Here is the hint. Fixes do not happen on the release branch. The fixes happen on Mainline and cherry-picked into the release branch. It has the benefit that we do not need to merge the release branch back into Mainline.

Release Branch

On the odd occasion we cannot apply the fix on Mainline because Mainline has diverged too much from the release branch, we have no choice but to perform the fix on the release branch and eventually replicate it on Mainline.

Can we use branches?

The data shows that fewer than three active parallel branches at any time, with very short branch lifetimes, i.e. less than a day, equate trunk-based development (see Accelerate, p55). Essentially, this comes down to practising GitHub Flow but with short-lived branches.

So, yes, according to the data, branches are compatible with trunk-based development, meaning fewer than three, shorter than 24 hours. trunkbaseddevelopment.com also mentions it as one of the three styles of trunk-based development: committing straight to Mainline, short-lived branches, Google’s “Patch Review” system.

However, we start to see in the industry, teams pretending they practice “scaled” trunk-based development. Yet, most of the time, they only apply GitHub Flow while forgetting the part about short-lived branches, which essentially means merging at the end of the day. That is one reason why we are quite persistent in committing straight to Mainline.
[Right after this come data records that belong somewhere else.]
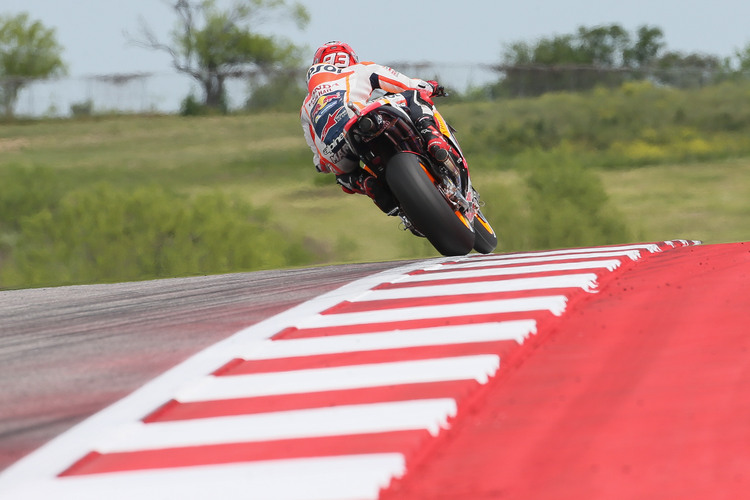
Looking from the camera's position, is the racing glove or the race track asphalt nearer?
the race track asphalt

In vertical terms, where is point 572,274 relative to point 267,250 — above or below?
above

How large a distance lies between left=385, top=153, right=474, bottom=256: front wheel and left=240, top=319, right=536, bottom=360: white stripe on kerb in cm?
281

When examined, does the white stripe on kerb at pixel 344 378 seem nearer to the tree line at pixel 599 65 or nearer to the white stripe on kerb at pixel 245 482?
the white stripe on kerb at pixel 245 482

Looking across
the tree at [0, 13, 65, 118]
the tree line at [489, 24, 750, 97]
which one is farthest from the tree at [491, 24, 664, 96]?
the tree at [0, 13, 65, 118]

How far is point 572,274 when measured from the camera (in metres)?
7.12

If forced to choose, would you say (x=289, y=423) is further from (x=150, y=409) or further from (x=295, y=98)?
(x=295, y=98)

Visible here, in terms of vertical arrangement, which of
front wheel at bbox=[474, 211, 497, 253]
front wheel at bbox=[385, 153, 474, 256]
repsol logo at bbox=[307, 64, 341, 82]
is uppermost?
repsol logo at bbox=[307, 64, 341, 82]

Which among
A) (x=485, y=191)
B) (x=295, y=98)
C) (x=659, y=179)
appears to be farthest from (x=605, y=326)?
(x=295, y=98)

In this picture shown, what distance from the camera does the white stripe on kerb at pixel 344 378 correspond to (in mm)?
4562

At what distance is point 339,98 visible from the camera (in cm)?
947

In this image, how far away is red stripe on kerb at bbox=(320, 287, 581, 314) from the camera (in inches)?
253

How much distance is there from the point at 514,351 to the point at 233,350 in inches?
57.2

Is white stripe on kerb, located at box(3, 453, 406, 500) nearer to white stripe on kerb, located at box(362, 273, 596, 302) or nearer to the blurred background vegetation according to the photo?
white stripe on kerb, located at box(362, 273, 596, 302)

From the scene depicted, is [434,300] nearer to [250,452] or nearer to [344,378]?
[344,378]
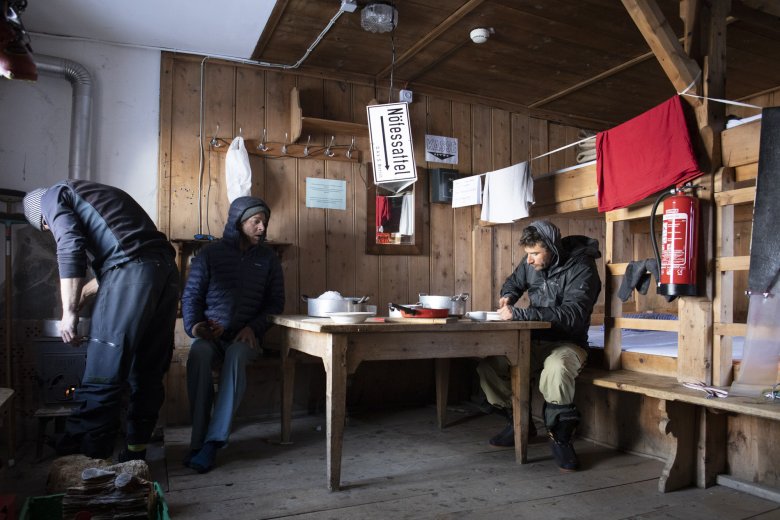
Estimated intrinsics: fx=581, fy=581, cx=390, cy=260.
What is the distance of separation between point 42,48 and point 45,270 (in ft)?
4.52

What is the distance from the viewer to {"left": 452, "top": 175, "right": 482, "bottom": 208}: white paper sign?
4383 millimetres

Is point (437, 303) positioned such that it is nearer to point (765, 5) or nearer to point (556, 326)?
point (556, 326)

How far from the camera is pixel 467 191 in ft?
14.6

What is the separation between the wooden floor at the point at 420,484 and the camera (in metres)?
2.36

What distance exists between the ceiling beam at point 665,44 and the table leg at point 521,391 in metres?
1.47

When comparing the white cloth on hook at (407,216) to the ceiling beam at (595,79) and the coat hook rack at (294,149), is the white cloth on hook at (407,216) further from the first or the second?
the ceiling beam at (595,79)

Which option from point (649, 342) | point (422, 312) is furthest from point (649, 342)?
point (422, 312)

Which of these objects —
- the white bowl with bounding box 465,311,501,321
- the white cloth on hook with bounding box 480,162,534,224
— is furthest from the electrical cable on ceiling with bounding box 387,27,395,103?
the white bowl with bounding box 465,311,501,321

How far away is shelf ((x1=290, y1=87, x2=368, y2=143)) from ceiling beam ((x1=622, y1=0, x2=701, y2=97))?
200cm

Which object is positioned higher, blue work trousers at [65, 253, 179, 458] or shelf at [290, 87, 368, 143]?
shelf at [290, 87, 368, 143]

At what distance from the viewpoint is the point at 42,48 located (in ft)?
11.8

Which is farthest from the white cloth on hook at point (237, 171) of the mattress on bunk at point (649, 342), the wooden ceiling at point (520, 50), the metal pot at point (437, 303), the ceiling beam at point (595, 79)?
the ceiling beam at point (595, 79)

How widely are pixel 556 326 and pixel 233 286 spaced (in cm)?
180

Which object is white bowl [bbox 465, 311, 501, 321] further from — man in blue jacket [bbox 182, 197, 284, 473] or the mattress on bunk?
man in blue jacket [bbox 182, 197, 284, 473]
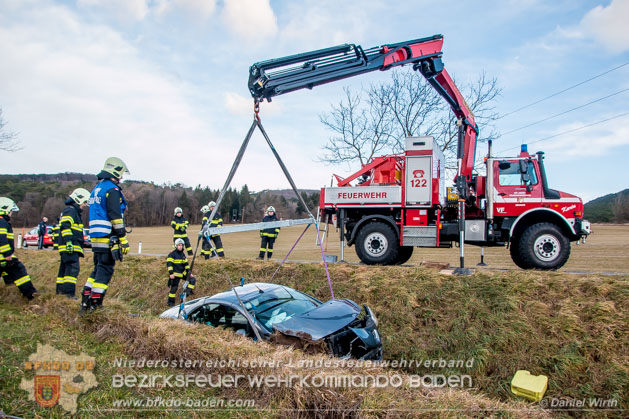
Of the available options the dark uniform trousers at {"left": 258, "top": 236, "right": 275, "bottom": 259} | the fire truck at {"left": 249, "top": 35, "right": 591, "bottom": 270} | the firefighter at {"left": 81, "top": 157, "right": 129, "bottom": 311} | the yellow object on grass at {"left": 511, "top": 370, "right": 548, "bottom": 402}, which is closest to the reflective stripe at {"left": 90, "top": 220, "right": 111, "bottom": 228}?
the firefighter at {"left": 81, "top": 157, "right": 129, "bottom": 311}

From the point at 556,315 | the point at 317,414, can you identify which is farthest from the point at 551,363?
the point at 317,414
Having said that, some branches have their place with trunk-based development:

[…] Trunk-based development is great for straightforward changes, mainly when these changes can be split into a sequence of little steps. Feature branches are great for experimental stuff when we don‘t know where the journey will go - or if we even will throw the whole branch away and start over.

You might say: „Then use feature flags/toggles!“. Yes, sometimes. But feature flags also add complexity, […]

– Urs Enzler, Dec 9, 2025

Acknowledgement

Luke Kanies for raising the idea for a kind of Trunk-based Development FAQ.

Steve Hallman for raising the Walking Skeleton.

Definitions

Mainline

The Mainline is the line of development in Version Control, which is the reference from which system builds are created that feed into a Deployment Pipeline.

For CVS and SubVersion, this is trunk. For Git, this is the remote main branch. For Mercurial, this is the remote default branch.

Commit Build

The Commit Build is a build performed during the first stage of the Deployment Pipeline or the central build server. It involves checking out the latest sources from Mainline and, at a minimum, compiling the sources, running a set of Commit Tests, and building a binary artefact for deployment.

Commit Tests

The Commit Tests comprise all of the Unit Tests along with a small, simple smoke test suite executed during the Commit Build. This smoke test suite includes a few simple Integration and Acceptance Tests deemed important enough to get early feedback.